▶ TASK DETAILS
Pictures must be left out. Print the lines from the beginning of the material through the line holding "House with pool Nimes", exactly and nothing else.

*** INFORMATION

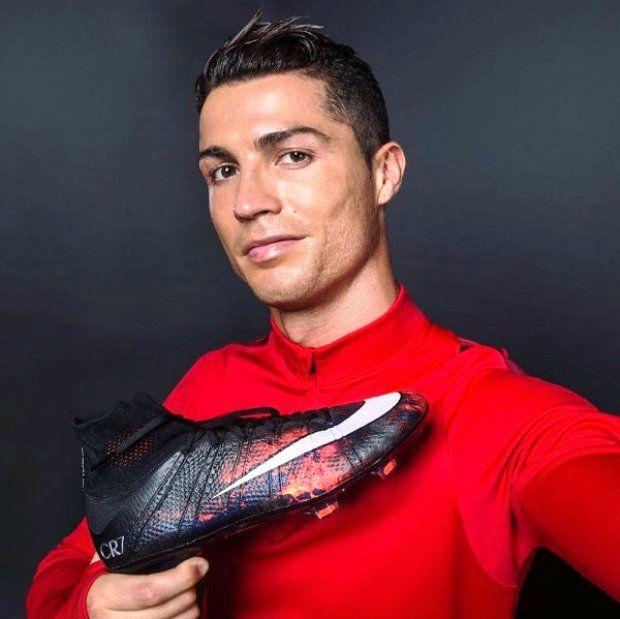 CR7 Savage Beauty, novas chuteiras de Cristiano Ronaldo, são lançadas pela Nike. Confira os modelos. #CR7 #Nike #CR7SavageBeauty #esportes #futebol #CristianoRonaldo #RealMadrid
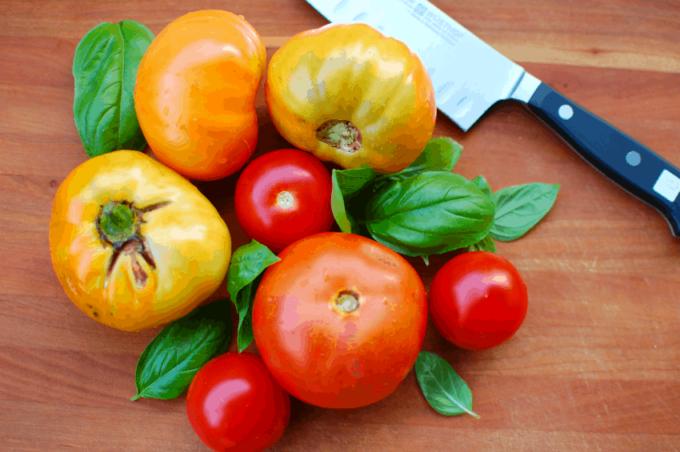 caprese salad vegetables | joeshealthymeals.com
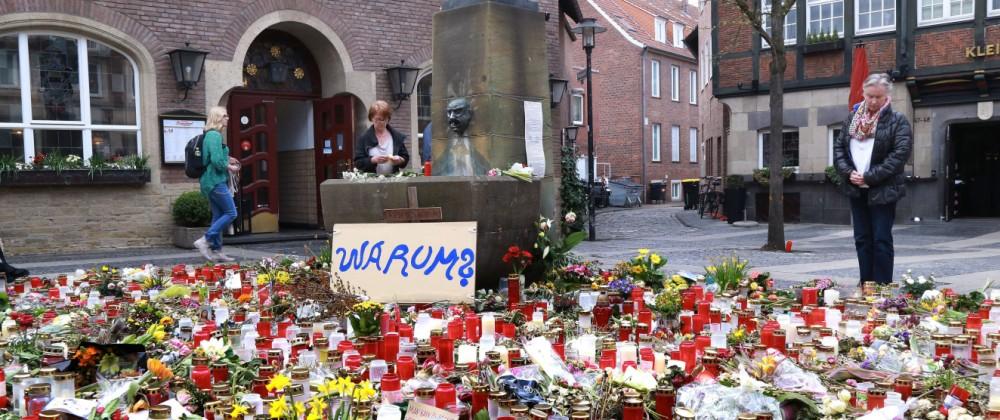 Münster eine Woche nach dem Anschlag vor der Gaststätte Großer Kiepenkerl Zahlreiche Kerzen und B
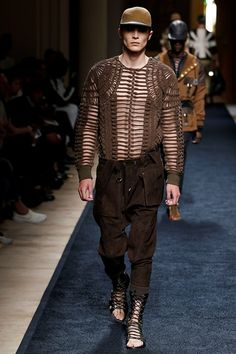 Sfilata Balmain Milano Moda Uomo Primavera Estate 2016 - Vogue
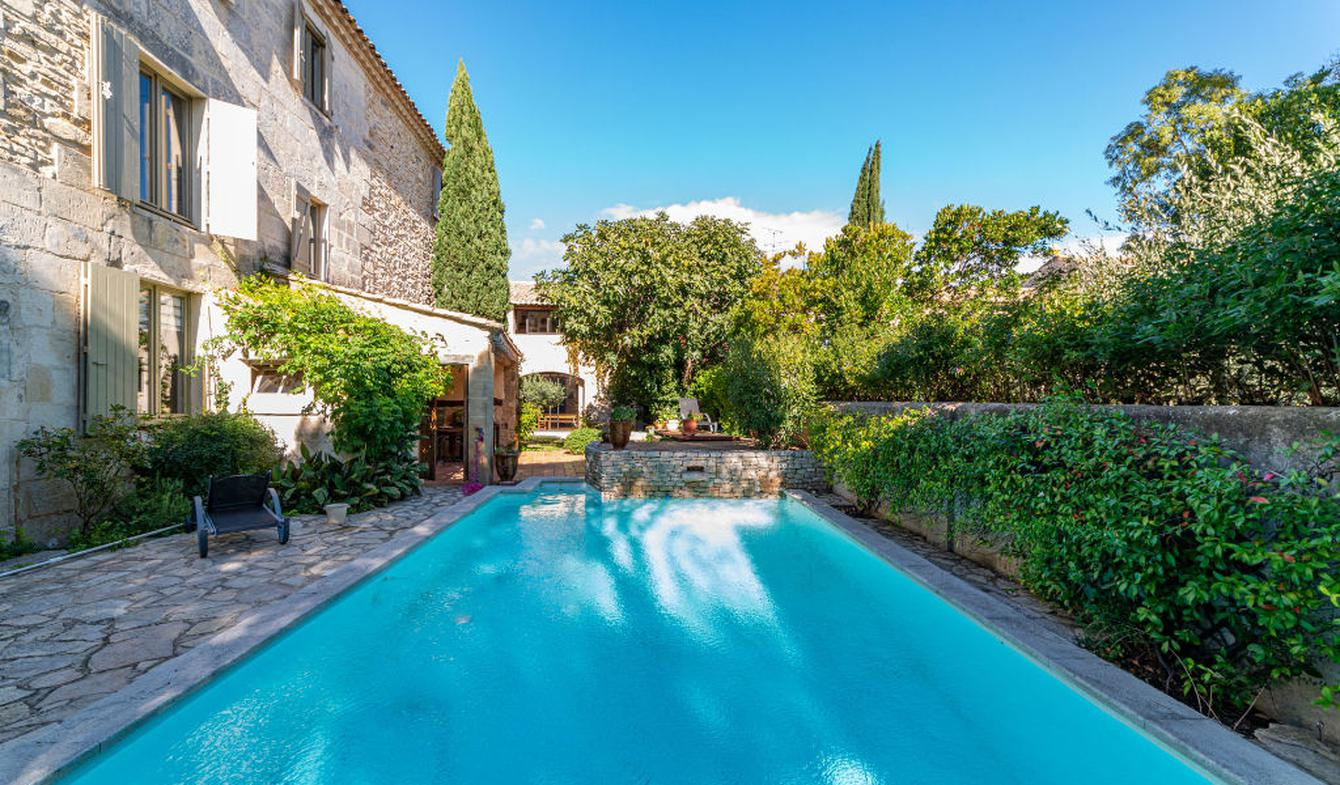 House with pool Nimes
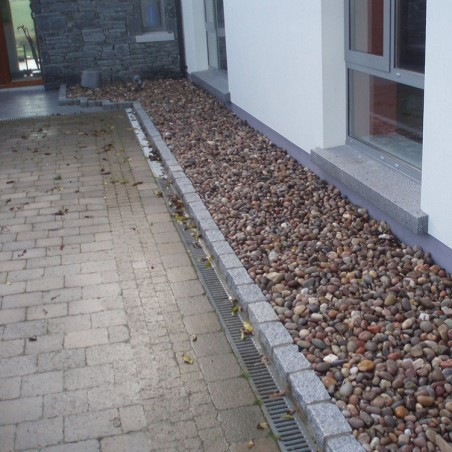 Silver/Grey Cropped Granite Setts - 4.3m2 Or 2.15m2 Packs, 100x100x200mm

******

▶ ANSWER TO THIS EXERCISE
 CR7 Savage Beauty, novas chuteiras de Cristiano Ronaldo, são lançadas pela Nike. Confira os modelos. #CR7 #Nike #CR7SavageBeauty #esportes #futebol #CristianoRonaldo #RealMadrid
 caprese salad vegetables | joeshealthymeals.com
 Münster eine Woche nach dem Anschlag vor der Gaststätte Großer Kiepenkerl Zahlreiche Kerzen und B
 Sfilata Balmain Milano Moda Uomo Primavera Estate 2016 - Vogue
 House with pool Nimes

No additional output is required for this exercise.